“You meant evil against me; but God meant it for good, in order to bring it about as it is this day, to save many people alive” Genesis 50:20
What a difference it would make if all Christians had this attitude toward people who acted in an evil way toward them! Most of Joseph’s brothers had wanted to kill him but they ended up selling him into slavery. By God’s grace, as a slave, Joseph rose to the highest position he could in Potiphar’s house before being falsely accused and placed in prison indefinitely. Again, by God’s grace he rose to the highest position in the prison and then in Egypt under Pharaoh.
There is no doubt his brothers did mean evil against him and they were held to account but Joseph was not looking at their deed. He was looking at God’s sovereign and providential hand over the events in his life that brought him to this place. The outcome was that he did not judge his brothers. When the brothers sought forgiveness they discovered that it had already been given long before they asked.

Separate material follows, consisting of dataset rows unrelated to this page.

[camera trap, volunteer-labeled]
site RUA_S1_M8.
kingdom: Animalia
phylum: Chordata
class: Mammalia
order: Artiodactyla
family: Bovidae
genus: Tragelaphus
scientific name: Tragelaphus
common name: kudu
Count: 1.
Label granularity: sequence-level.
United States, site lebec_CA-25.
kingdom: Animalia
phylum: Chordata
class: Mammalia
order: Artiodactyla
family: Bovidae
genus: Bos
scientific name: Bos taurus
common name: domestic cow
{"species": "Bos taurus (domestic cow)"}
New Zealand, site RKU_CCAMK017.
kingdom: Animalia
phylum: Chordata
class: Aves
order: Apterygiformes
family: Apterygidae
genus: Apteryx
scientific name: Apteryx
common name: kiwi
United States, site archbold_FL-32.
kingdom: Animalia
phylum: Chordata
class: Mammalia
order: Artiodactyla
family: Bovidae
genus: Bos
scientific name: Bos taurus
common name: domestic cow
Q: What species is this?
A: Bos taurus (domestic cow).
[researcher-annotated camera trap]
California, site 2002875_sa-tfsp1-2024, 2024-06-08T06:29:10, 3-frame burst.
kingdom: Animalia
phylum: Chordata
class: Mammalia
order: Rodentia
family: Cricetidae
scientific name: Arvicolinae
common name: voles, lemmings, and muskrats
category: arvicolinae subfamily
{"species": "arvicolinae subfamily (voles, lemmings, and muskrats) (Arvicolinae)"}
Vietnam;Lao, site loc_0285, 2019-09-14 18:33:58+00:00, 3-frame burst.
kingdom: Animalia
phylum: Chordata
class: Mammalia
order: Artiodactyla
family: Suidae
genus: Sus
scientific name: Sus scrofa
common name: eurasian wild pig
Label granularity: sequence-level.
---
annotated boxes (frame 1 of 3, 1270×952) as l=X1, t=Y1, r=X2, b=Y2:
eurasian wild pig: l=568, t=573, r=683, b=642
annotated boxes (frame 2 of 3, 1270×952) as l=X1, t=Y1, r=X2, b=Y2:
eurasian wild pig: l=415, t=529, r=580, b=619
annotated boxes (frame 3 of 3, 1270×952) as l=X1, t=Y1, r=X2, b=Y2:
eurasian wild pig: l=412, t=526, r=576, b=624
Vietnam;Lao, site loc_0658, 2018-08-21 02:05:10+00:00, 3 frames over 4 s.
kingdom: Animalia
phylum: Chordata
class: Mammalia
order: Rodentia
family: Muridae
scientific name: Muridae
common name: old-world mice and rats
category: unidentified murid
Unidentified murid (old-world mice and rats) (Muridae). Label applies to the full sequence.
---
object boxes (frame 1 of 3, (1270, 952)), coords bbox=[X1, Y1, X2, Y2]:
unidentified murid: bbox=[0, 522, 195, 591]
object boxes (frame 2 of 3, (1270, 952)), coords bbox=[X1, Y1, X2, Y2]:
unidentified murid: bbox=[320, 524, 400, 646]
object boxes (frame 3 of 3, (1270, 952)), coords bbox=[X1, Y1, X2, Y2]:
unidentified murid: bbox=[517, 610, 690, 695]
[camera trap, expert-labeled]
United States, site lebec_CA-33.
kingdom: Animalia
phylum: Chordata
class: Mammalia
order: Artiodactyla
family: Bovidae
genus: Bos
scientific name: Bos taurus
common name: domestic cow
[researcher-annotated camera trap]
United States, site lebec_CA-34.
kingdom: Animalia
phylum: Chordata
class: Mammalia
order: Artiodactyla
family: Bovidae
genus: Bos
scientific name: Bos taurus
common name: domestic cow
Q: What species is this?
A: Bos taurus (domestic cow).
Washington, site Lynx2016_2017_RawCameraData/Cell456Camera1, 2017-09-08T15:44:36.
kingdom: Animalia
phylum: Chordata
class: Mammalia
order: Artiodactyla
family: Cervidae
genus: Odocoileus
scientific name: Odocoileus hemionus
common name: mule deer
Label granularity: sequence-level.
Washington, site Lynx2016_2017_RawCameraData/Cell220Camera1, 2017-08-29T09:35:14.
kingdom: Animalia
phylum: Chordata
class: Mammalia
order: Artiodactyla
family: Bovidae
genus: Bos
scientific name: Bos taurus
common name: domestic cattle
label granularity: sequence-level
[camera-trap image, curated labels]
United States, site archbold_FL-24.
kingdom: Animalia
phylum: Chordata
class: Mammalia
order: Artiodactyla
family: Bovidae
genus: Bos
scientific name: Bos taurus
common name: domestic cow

Joseph had previously expressed to his brothers that he held no grudge (45:5) but with the death of their father, Jacob, the brothers thought that Joseph might now seek revenge. Joseph’s eyes were not on them or on their evil deed. His eyes were on the Lord who had placed him, through both the evil and the good situations, so that he could save those who had conducted this evil against him. Joseph, in hindsight, recognised God’s plan and purpose even though there was evil intent on the part of his brothers.
Undoubtedly we have all suffered at the hands of someone who wittingly or unwittingly perpetrated some evil against us. In the light of Joseph’s testimony to us how might we respond? Will we seek revenge?
How we respond will depend on where our eyes are focussed. If we are looking at those who hurt us then we will seek an opportunity for revenge. If our eyes are on the Lord we will see His sovereign and providential hand working good for His people even though events may have been with evil intent.
Joseph could have enslaved his brothers or he could have refused to help them during the famine. Because he saw the Lord’s hand working through their evil deed and he was surrendered to the Lord, all his family, including those who acted in an evil manner toward him, were saved. In God’s grace there was a further earthly reward for Joseph; he was able to cuddle his great-grandchildren before he went to his heavenly reward (50:23).
These words of Joseph have their parallel in Christ’s words when He was on the cross. “Father, forgive them for they do not know what they do” (Luke 23:34). The apostle Paul wrote, “Let this mind be in you which was also in Christ Jesus” (Philippians 2:5).